Segment Open

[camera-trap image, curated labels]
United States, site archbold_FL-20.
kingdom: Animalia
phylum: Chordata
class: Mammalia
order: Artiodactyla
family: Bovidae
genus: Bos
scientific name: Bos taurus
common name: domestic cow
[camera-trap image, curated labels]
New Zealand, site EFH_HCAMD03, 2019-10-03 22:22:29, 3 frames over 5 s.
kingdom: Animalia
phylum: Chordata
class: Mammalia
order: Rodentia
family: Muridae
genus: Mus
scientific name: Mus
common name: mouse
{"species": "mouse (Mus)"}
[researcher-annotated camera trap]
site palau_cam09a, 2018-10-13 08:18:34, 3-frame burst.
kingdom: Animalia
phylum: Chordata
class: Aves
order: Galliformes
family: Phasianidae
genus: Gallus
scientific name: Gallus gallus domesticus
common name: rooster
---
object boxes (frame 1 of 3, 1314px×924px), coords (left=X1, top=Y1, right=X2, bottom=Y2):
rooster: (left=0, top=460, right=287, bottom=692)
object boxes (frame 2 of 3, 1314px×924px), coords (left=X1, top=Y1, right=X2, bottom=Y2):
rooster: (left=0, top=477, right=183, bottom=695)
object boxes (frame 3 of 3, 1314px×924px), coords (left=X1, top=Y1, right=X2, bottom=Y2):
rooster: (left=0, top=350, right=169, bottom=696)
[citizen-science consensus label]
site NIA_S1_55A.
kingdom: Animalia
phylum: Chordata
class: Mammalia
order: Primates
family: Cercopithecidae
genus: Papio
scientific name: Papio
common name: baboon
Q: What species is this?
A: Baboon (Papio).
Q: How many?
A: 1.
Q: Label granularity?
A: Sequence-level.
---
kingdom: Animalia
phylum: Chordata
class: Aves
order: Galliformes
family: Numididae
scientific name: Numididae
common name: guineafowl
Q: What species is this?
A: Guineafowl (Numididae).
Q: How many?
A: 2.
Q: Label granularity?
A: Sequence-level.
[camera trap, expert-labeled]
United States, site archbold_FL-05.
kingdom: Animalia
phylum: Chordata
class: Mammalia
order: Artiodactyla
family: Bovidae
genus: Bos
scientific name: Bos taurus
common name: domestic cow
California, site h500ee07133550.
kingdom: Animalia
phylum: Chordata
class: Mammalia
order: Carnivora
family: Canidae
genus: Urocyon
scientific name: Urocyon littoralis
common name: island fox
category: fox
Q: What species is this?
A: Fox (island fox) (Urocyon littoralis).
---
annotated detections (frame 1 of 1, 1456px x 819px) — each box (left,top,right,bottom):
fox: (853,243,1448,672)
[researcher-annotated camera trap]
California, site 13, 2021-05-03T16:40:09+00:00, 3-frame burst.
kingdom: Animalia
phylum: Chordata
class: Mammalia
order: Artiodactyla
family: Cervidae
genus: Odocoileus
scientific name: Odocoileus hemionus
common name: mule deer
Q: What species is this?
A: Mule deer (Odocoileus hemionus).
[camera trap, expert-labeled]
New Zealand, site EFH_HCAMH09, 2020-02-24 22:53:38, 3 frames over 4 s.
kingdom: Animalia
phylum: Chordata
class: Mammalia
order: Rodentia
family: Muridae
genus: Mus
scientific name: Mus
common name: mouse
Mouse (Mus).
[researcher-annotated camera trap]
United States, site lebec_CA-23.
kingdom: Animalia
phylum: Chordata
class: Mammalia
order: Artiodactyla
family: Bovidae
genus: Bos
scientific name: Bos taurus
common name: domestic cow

Segment Closed

Your answer should consist of the material above, written out word for word.

● Exercise result
[camera-trap image, curated labels]
United States, site archbold_FL-20.
kingdom: Animalia
phylum: Chordata
class: Mammalia
order: Artiodactyla
family: Bovidae
genus: Bos
scientific name: Bos taurus
common name: domestic cow
[camera-trap image, curated labels]
New Zealand, site EFH_HCAMD03, 2019-10-03 22:22:29, 3 frames over 5 s.
kingdom: Animalia
phylum: Chordata
class: Mammalia
order: Rodentia
family: Muridae
genus: Mus
scientific name: Mus
common name: mouse
{"species": "mouse (Mus)"}
[researcher-annotated camera trap]
site palau_cam09a, 2018-10-13 08:18:34, 3-frame burst.
kingdom: Animalia
phylum: Chordata
class: Aves
order: Galliformes
family: Phasianidae
genus: Gallus
scientific name: Gallus gallus domesticus
common name: rooster
---
object boxes (frame 1 of 3, 1314px×924px), coords (left=X1, top=Y1, right=X2, bottom=Y2):
rooster: (left=0, top=460, right=287, bottom=692)
object boxes (frame 2 of 3, 1314px×924px), coords (left=X1, top=Y1, right=X2, bottom=Y2):
rooster: (left=0, top=477, right=183, bottom=695)
object boxes (frame 3 of 3, 1314px×924px), coords (left=X1, top=Y1, right=X2, bottom=Y2):
rooster: (left=0, top=350, right=169, bottom=696)
[citizen-science consensus label]
site NIA_S1_55A.
kingdom: Animalia
phylum: Chordata
class: Mammalia
order: Primates
family: Cercopithecidae
genus: Papio
scientific name: Papio
common name: baboon
Q: What species is this?
A: Baboon (Papio).
Q: How many?
A: 1.
Q: Label granularity?
A: Sequence-level.
---
kingdom: Animalia
phylum: Chordata
class: Aves
order: Galliformes
family: Numididae
scientific name: Numididae
common name: guineafowl
Q: What species is this?
A: Guineafowl (Numididae).
Q: How many?
A: 2.
Q: Label granularity?
A: Sequence-level.
[camera trap, expert-labeled]
United States, site archbold_FL-05.
kingdom: Animalia
phylum: Chordata
class: Mammalia
order: Artiodactyla
family: Bovidae
genus: Bos
scientific name: Bos taurus
common name: domestic cow
California, site h500ee07133550.
kingdom: Animalia
phylum: Chordata
class: Mammalia
order: Carnivora
family: Canidae
genus: Urocyon
scientific name: Urocyon littoralis
common name: island fox
category: fox
Q: What species is this?
A: Fox (island fox) (Urocyon littoralis).
---
annotated detections (frame 1 of 1, 1456px x 819px) — each box (left,top,right,bottom):
fox: (853,243,1448,672)
[researcher-annotated camera trap]
California, site 13, 2021-05-03T16:40:09+00:00, 3-frame burst.
kingdom: Animalia
phylum: Chordata
class: Mammalia
order: Artiodactyla
family: Cervidae
genus: Odocoileus
scientific name: Odocoileus hemionus
common name: mule deer
Q: What species is this?
A: Mule deer (Odocoileus hemionus).
[camera trap, expert-labeled]
New Zealand, site EFH_HCAMH09, 2020-02-24 22:53:38, 3 frames over 4 s.
kingdom: Animalia
phylum: Chordata
class: Mammalia
order: Rodentia
family: Muridae
genus: Mus
scientific name: Mus
common name: mouse
Mouse (Mus).
[researcher-annotated camera trap]
United States, site lebec_CA-23.
kingdom: Animalia
phylum: Chordata
class: Mammalia
order: Artiodactyla
family: Bovidae
genus: Bos
scientific name: Bos taurus
common name: domestic cow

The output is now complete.